Figure 1 shows the cumulative observation data density during the full 10 days of the trial as a percentage of the maximum data density. Note the density nearest the poles is typically twice that in the equatorial latitudes because the swathes converge near the poles. Also note that the gaps in the orbits to the west of the United Kingdom were a persistent feature during the trial period.

c. Quality

Maps of the scatterometer winds derived at the United Kingdom Meteorological Office (UKMO) are routinely examined in the Central Forecast Office. The wind charts are well received, although lack of data over meteorologically important features has caused some frustration. Small-scale low pressure systems (both extratropical and tropical) and trough lines have been identified with considerable extra detail compared with model background plots. The forecasters are satisfied that the mean speed bias at high wind strengths is not a cause for concern. The subjective assessment has been backed up by a comprehensive monitoring exercise which has been ongoing since launch. Observation differences from model background, broken down by speed, latitude, and swath position, have yielded important feedback to the algorithm calibration as well as demonstrating the quality of the product relative to ship data.

As the World Meteorological Organization lead center for monitoring marine observations, the UKMO undertakes a continuous and comprehensive study of ship and buoy data.
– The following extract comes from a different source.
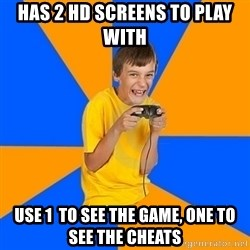 Annoying Gamer Kid - has 2 hd screens to play with use 1  to see the game, one to see the cheats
Our monitoring of scatterometer wind data fits naturally with this activity and enables an indirect intercomparison between the different components of the global observing system. Since January 1993, after the postlaunch calibration period, UKMO retrieved scatterometer winds have consistently bettered ship winds in all respects. Results for the period of the preoperational trial are given in Table 1, where scatterometer data is compared indirectly with ship data. Only a subset of all the available ship data has been chosen for this statistical comparison. We imposed a strict quality control whereby only ships reporting at least seven times per month with a root-mean-square vector wind difference from background of less than 6 m s⁻¹ are used. This sample of “good” ships includes half of all ship reports. The cutoff of 6 m s⁻¹ was chosen to be 50% greater than the annual difference from background of ocean weather ship GACA (and approximately equal to the largest monthly difference for this ship in the stormiest months). The background values are at 10 m for the scatterometer and 25 m for the ships, which correspond approximately with the observation heights.
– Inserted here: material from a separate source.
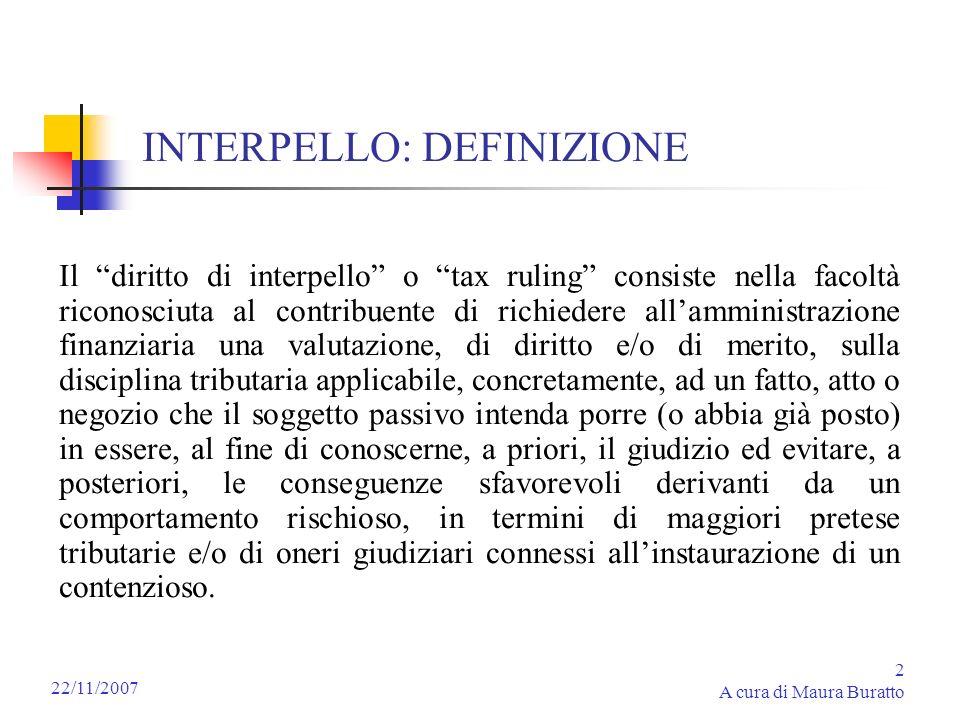2 A cura di Maura Buratto 22/11/2007 INTERPELLO: DEFINIZIONE Il diritto di interpello o tax ruling consiste nella facoltà riconosciuta al contribuente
In Table 1, we break the statistics down into five speed bins and give global figures. In the lowest speed bin, the direction statistics are not calculated for speeds less than 4 m s⁻¹. One interesting feature is that at all but the lowest speed range the scatterometer winds are weaker than the model background, whereas the ship winds are stronger, even after accounting for possible differences in reporting height. We suspect that even our sample of “good” ships tend to overreport wind speed, perhaps due to poor exposure or a bias toward gust speeds. Nevertheless, it does seem that at the highest wind speeds the scatterometer might be biased low. The standard deviations of wind speed and wind direction differences from model background and the rms vector wind difference are lower for the scatterometer data at all wind speeds. The global speed bias is close to 0 for the scatterometer data, whereas ship data are 0.5 m s⁻¹ stronger than background on average.
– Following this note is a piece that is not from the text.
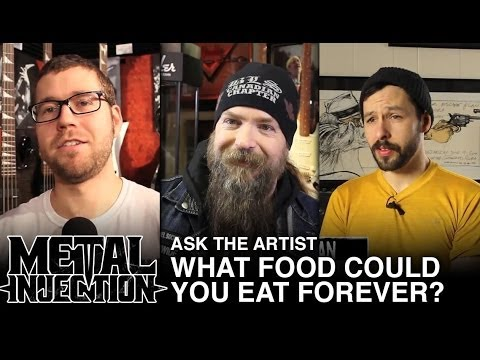 What Food Could You Eat Forever? - Metal Injection ASK THE ARTIST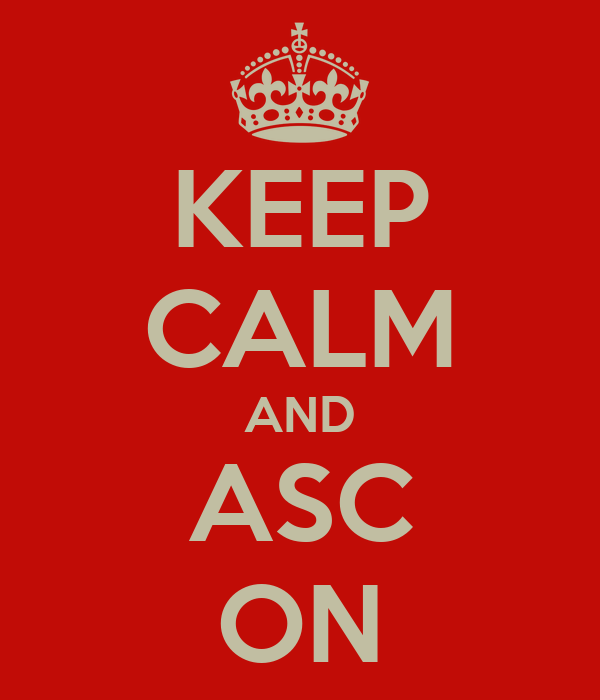 KEEP CALM AND ASC ON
Table 1 also highlights the large difference in data volumes between the two observing systems. This is more marked when we look at a geographical breakdown where we see the scatterometer providing 15 times more data in the Northern Hemisphere and 100 times more data in the Southern Hemisphere than the “good” ships.

We have also examined the rms vector difference of scatterometer winds from model background as monthly time series throughout 1995 (not shown). We note that the values are lower at the end of the period than they were during our trial. This can be attributed to several factors, including a gradual improvement in model performance, better preprocessing of the observations, and of course the fact that after 4 August 1993 the background fields were generated from analyses making use of the scatterometer wind data. We also note a seasonal effect.

a. Assimilation tuning

Atmospheric assimilation is performed using the UKMO operational analysis correction scheme (Lorenc et al. 1991). This is an iterative analysis, with each variable being analyzed in turn. Each iteration is interleaved with a time step of the full forecast model to keep the analysis close to the preferred model solution. Observations are introduced into this continuous assimilation over a period around their validity time, with a peak weighting at their validity time. Thus, the model field relaxes toward the observations gradually to minimize any dynamical imbalances. Horizontal spreading of the observations is determined by a continuous background error correlation function that has a time dependence such that progressively smaller scales are fitted as the observation nears its validity time. This univariate approach is given a multivariate character by using appropriate dynamical balance equations to generate increments to other analysis variables from the analyzed univariate increment. One such routine that was developed specifically to improve the use of wind-only observations and which was found to be highly beneficial for the assimilation of ERS-1 scatterometer wind data is described in section 3b.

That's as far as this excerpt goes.